Although it was not necessary, the Court also considered the statutory duties owed by the directors of AFML and concluded that the directors had also breached their statutory duties.
Where a director has acted in breach of their fiduciary duty, the fairness or unfairness of the transaction is irrelevant.
Where, for example, a transaction is proposed between related entities, common directors need to be aware of their conflicting fiduciary duties and the steps they should take to comply with their duties.
A contract made in breach of the fiduciary duty will be voidable at the option of the first company unless the director makes a full disclosure of the nature of their interest in the contract to the members of the company, in general meeting, who must approve the contract by ordinary resolution.

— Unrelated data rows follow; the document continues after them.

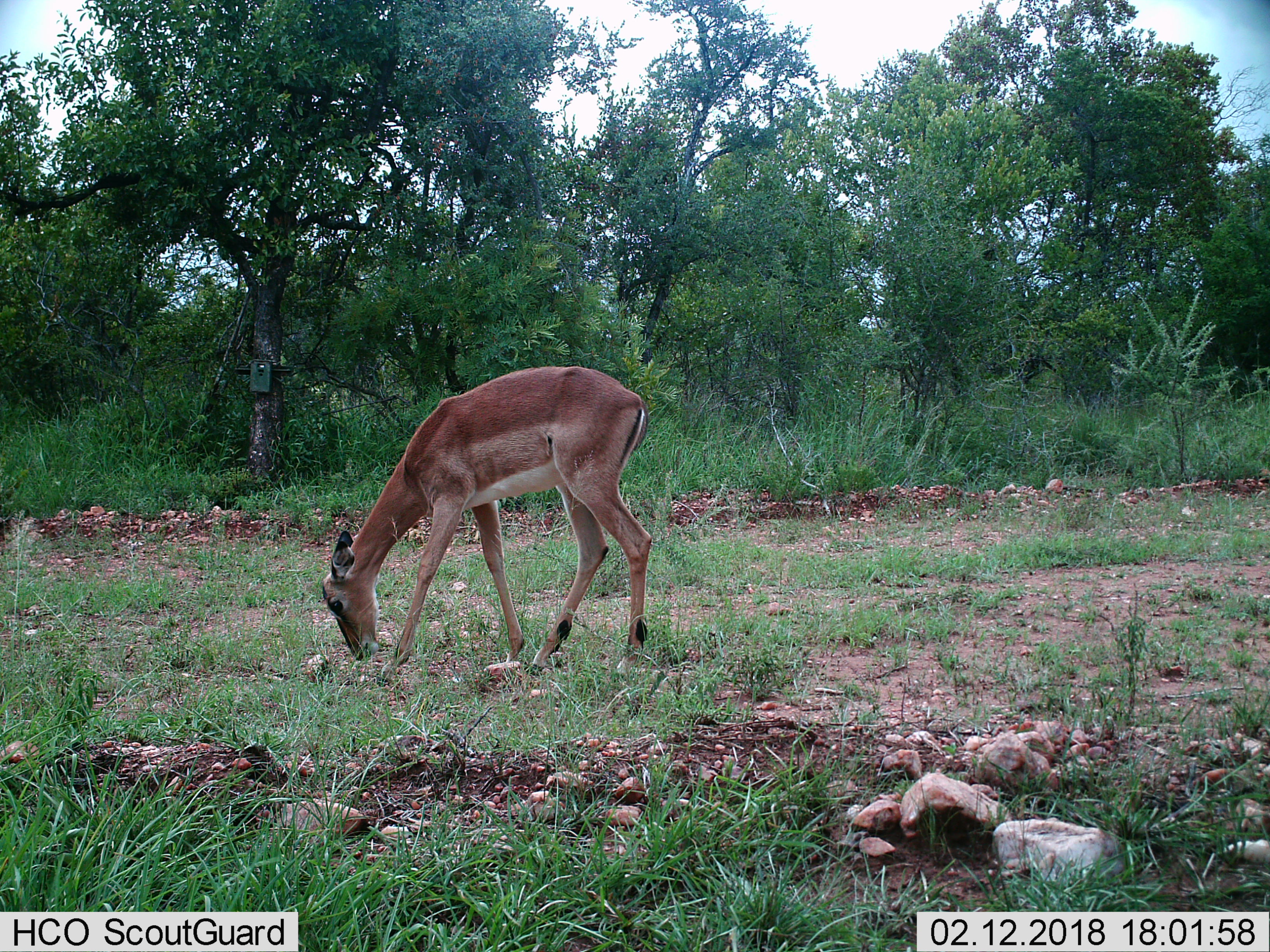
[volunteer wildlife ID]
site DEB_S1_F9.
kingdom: Animalia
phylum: Chordata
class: Mammalia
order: Artiodactyla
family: Bovidae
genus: Aepyceros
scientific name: Aepyceros melampus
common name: impala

Alternatively the director or directors should disclose their interest in the matter and leave the directors’ meeting whilst the matter is discussed and a vote is taken. If the directors are the only directors, the matter must be referred to the members with full disclosure of any detriment to the company, their interest, and the details of the benefits to be gained by the other company.
Where the company is a wholly owned subsidiary, it is permissible for the constitution of the subsidiary to expressly authorise a director to act in the best interests of the holding company, subject to section 187 of theCorporations Act, which requires a director to act in good faith in the best interests of the holding company and which provides that the subsidiary must not be insolvent or become insolvent because of the director’s act.
The decision in Allco gives a warning that suspect transactions are capable of being attacked by receivers or liquidators.
Section 237 of the Corporations Act also enables a member, former member, or person entitled to be registered as a member of the company or of a related body corporate to seek leave from the Court to bring a derivative action on behalf of the company where it is probable that the company will not itself bring the proceedings. This commonly occurs where it is alleged the directors have done something in breach of their duties or acted contrary to the Corporations Act.
In an insolvency scenario a transaction may also be capable of being attacked because it is an unfair preference, an uncommercial transaction or an unreasonable director-related transaction.